Sync a GitHub repository's issues, pull requests, releases, and metadata into a
local github-data/ folder. The result is a plain-text archive that an agent
can read, grep, and reason about without API calls.
github-data/
repo.yml # repository metadata + sync state
labels.yml # all repository labels
milestones.yml # all milestones
issues/
0001.md # issue or PR — one file per number
0002.md
0042.md
0043.md
projects/ # Projects v2 boards linked to this repo
0001.md # project file — one per open project
discussions/ # GitHub Discussions
0007.md # one file per discussion
releases/
v1.0.0.md
v1.2.0.md
events/ # event files exported since last sync (for agents to pick up)
20240916-140000-000-issue_closed-42.md
Issues and pull requests share a single number space (as on GitHub). The filename is the zero-padded number. A file is self-contained: open it and you see the full thread.
Repository-level metadata and sync cursor. Feature flags and archived are
always written (even when false) so agents can grep for them; other fields
are omitted when empty.
owner: acme
repo: widgets
default_branch: main
description: A widget catalog
homepage: https://widgets.example
visibility: public
language: Go
license: MIT License
topics:
- cli
- golang
archived: false
has_issues: true
has_projects: true
has_wiki: true
has_pages: false
has_discussions: false
created_at: 2024-01-01T00:00:00Z
updated_at: 2024-09-15T08:00:00Z
pushed_at: 2024-09-17T07:55:00Z
synced_at: 2024-09-17T08:00:00Z- name: bug
color: d73a4a
description: Something isn't working
- name: enhancement
color: a2eeef
description: New feature or request
- name: priority/high
color: b60205- title: v2.1
state: closed
description: Stability release
due_on: 2024-10-01
closed_at: 2024-09-28
- title: v3.0
state: open
description: Major redesign
due_on: 2025-03-01YAML frontmatter holds structured metadata. The markdown body is the issue text.

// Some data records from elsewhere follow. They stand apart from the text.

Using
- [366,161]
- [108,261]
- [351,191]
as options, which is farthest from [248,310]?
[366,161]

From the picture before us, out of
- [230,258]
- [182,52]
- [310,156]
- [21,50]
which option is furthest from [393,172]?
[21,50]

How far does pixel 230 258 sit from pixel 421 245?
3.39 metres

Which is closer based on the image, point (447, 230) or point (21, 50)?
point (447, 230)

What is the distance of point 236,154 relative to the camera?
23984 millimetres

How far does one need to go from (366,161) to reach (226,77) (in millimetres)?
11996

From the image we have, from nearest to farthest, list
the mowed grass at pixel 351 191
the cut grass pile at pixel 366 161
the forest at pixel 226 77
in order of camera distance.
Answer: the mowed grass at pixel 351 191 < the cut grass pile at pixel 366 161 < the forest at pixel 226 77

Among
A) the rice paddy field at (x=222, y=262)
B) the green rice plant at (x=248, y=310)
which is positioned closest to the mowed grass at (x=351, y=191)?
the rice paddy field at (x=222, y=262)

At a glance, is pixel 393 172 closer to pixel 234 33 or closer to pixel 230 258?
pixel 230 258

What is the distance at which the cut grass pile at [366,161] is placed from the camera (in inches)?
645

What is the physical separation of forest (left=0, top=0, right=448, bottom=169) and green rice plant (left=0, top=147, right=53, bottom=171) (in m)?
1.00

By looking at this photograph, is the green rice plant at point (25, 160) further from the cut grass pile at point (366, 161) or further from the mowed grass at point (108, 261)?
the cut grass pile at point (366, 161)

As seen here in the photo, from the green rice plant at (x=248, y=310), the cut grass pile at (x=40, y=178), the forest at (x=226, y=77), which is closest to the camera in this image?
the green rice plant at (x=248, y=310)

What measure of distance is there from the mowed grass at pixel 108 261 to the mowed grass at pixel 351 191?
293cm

Comments, reviews, and events follow as additional YAML documents separated by
---.
---
number: 42
title: Fix crash on empty input
state: closed
state_reason: completed
created_at: 2024-09-15T10:30:00Z
updated_at: 2024-09-16T14:00:00Z
closed_at: 2024-09-16T14:00:00Z
author: octocat
assignees:
- hubot
labels:
- bug
- priority/high
milestone: v2.1
---
When passing an empty string to `parse()`, the application crashes with a null
pointer exception.
## Steps to reproduce
1. Call `parse("")`
2. Observe crashSame format. The type: pull_request field and PR-specific frontmatter fields
distinguish it from an issue.
---
number: 43
title: Handle empty input in parser
type: pull_request
state: closed
created_at: 2024-09-15T12:00:00Z
updated_at: 2024-09-16T14:00:00Z
closed_at: 2024-09-16T14:00:00Z
author: octocat
assignees:
- octocat
labels:
- bugfix
milestone: v2.1
source_branch: fix/empty-input
target_branch: main
merge:
merged: true
merged_at: 2024-09-16T14:00:00Z
merged_by: hubot
commit_sha: abc123f
reviewers:
- hubot
requested_reviewers:
- monalisa
---
Fixes #42. Adds a guard clause to `parse()` to return early on empty input.After the first document, each --- starts a new document. The document field
declares its type. All documents appear in chronological order.
---
document: comment
id: 100
author: hubot
created_at: 2024-09-15T11:00:00Z
---
I can reproduce this. The guard clause was removed in the last refactor.---
document: review
id: 200
author: hubot
state: approved
commit_sha: abc123f
submitted_at: 2024-09-16T10:00:00Z
---
Looks good. The early return is clean.Inline code comment tied to a file, line, and review.
---
document: review_comment
id: 201
review_id: 200
author: hubot
created_at: 2024-09-16T10:00:00Z
path: src/parser.js
line: 12
side: RIGHT
commit_sha: abc123f
---
Nit: could use `=== undefined` instead of `== null` for clarity.State changes. Usually no body.
---
document: event
event: labeled
actor: octocat
created_at: 2024-09-15T10:31:00Z
label: bug
---Common event types: labeled, unlabeled, assigned, unassigned, closed,
reopened, merged, renamed, milestoned, demilestoned, referenced,
cross-referenced, review_requested, review_request_removed,
review_dismissed, head_ref_force_pushed, head_ref_deleted,
base_ref_changed, converted_to_draft, ready_for_review, locked,
unlocked, pinned, unpinned, transferred, connected, disconnected,
marked_as_duplicate, unmarked_as_duplicate.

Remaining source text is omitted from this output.